Playfulness is key for me. Practicing, staying curious, trying new things. For me, it looks like hiding my phone and shutting a door. Having good snacks around, staying hydrated, allowing myself to be non-judgmental and to create for the joy of it, without the pressure or intention of sharing it. What I’m making is about the process of uncovering and discovering and I try to keep it that simple.

Some strategies include, going for a walk, eating a lot of chocolate, just doing whatever my body wants me to do, then I come back to whatever I was doing and play around.

Music and sounds can heal, but they can also hurt. Do you personally have experiences with either or both of these?
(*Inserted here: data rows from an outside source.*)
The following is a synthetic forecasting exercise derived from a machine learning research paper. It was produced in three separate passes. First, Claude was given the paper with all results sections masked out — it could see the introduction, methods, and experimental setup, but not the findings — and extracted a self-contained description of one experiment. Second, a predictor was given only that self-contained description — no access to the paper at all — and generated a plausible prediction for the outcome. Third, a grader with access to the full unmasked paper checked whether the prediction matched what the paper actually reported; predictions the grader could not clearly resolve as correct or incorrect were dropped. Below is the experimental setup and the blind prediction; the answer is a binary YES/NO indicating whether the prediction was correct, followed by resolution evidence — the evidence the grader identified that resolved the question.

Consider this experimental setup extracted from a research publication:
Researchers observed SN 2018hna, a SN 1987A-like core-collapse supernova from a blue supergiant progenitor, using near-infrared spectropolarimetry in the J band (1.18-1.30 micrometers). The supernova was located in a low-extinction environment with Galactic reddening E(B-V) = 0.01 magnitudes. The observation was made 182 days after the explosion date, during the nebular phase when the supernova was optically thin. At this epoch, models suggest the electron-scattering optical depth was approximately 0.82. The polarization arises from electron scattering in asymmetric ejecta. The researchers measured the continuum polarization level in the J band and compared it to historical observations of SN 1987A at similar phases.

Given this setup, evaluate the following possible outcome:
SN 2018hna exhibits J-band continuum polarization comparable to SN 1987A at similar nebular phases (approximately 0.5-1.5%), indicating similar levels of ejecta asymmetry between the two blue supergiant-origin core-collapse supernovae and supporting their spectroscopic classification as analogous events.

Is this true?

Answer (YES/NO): NO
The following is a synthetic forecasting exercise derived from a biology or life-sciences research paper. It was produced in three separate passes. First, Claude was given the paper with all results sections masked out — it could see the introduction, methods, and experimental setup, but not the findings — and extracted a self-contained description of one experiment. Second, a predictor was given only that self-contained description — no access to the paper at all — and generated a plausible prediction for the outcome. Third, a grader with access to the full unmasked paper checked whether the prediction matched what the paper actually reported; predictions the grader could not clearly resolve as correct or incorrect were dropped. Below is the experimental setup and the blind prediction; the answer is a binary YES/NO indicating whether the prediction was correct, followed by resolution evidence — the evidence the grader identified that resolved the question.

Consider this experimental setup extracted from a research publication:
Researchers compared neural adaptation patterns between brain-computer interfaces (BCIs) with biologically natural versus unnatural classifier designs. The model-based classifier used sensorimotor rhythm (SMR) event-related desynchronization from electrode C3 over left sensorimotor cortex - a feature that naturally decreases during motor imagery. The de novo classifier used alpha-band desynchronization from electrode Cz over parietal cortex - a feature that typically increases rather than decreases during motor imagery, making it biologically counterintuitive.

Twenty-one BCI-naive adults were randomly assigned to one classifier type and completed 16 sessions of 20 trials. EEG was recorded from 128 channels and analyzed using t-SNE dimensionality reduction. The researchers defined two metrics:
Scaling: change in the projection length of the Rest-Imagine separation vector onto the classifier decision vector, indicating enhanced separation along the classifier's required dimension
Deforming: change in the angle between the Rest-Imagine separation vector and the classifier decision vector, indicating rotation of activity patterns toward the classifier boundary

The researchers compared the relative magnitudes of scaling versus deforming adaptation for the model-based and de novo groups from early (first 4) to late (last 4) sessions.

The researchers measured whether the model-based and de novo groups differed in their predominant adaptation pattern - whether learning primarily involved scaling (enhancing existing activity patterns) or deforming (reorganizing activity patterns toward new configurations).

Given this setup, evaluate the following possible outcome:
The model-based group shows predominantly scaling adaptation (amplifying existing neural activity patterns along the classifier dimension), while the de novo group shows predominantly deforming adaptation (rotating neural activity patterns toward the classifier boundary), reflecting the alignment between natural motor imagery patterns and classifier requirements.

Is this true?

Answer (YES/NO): NO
Where do you personally see the biggest need and potential for music as a tool for healing?

I think making music has always been about healing and reconnecting for me. Playing and deeply grooving with others, especially with other women and people outside the binary has been healing and grounding in my life. There’s a lot of wisdom in that exchange.  

There is a fine line between cultural exchange and appropriation. What are your thoughts on the limits of copying, using cultural signs and symbols and the cultural/social/gender specificity of art?

It’s gross when privileged people get notoriety, credit, and (even more) capital when they borrowed the culture and symbols of another. And this happens because we live within a hierarchy that still dishes out rewards (however subtle or blatant) based on a foundation of colonial-capitalist exploitation. Cultural appropriation happens when the person or entity doing it is doing so from a position of power.

In the US, we are living on stolen land. It’s a fact, and yet not everyone can admit that. The US has never rolled out any formal plans for reparations when our country, economy and it’s culture has been built by enslaved people, whose rights were dissolved within a system that threatens them in an on-going, ugly power cycle that’s still churning and burning today.

So this is what this question gets me to think about. It’s not a question about borrowing symbols so much as it’s about inequitable power structures being evaded. It’s about us repressing our ancestral trauma instead of actively trying to heal and learn from it.

Human beings need to exchange and grow together and culture is an ever-evolving collective project. The crime is the fact that racism, sexism and homophobia still fester, passed down through systems of white supremacy and oppression that haven’t been dealt with and at a personal and then communal level.

Our sense of hearing shares intriguing connections to other senses. From your experience, what are some of the most inspiring overlaps between different senses - and what do they tell us about the way our senses work?

When I was a kid I used to automatically connect a flavor to a sound. For example when I heard Ella Fitzgerald, I’d taste vanilla frosting. It was immediate and part of the way I experienced the sound.

That doesn’t happen to me so much anymore but I definitely still feel the overlap between senses. My photograph songs are an example of this. I definitely see, taste, feel and sense things when I’m listening to or making music and vice versa. I like to score podcasts and film for this reason. Or write anything based on a prompt from the other senses.

Art can be a purpose in its own right, but it can also directly feed back into everyday life, take on a social and political role and lead to more engagement. Can you describe your approach to art and being an artist?

I guess my approach to art is my approach to being a person. Right now it’s to live more and more freely and give less fucks where less fucks should be given. (i.e. what people think, social media, being in the endless hamster wheel of perceived productivity.) Also to demand more fucks where more fucks are needed (i.e. BLM, climate crises, LGBTQIA+ Indigenous and women’s rights, Immigrant rights.)

And to be present with myself and others. Allow myself space to be curious.  

What can music express about life and death which words alone may not?

It’s all fleeting, all the time, here and gone. Dive in with your whole heart.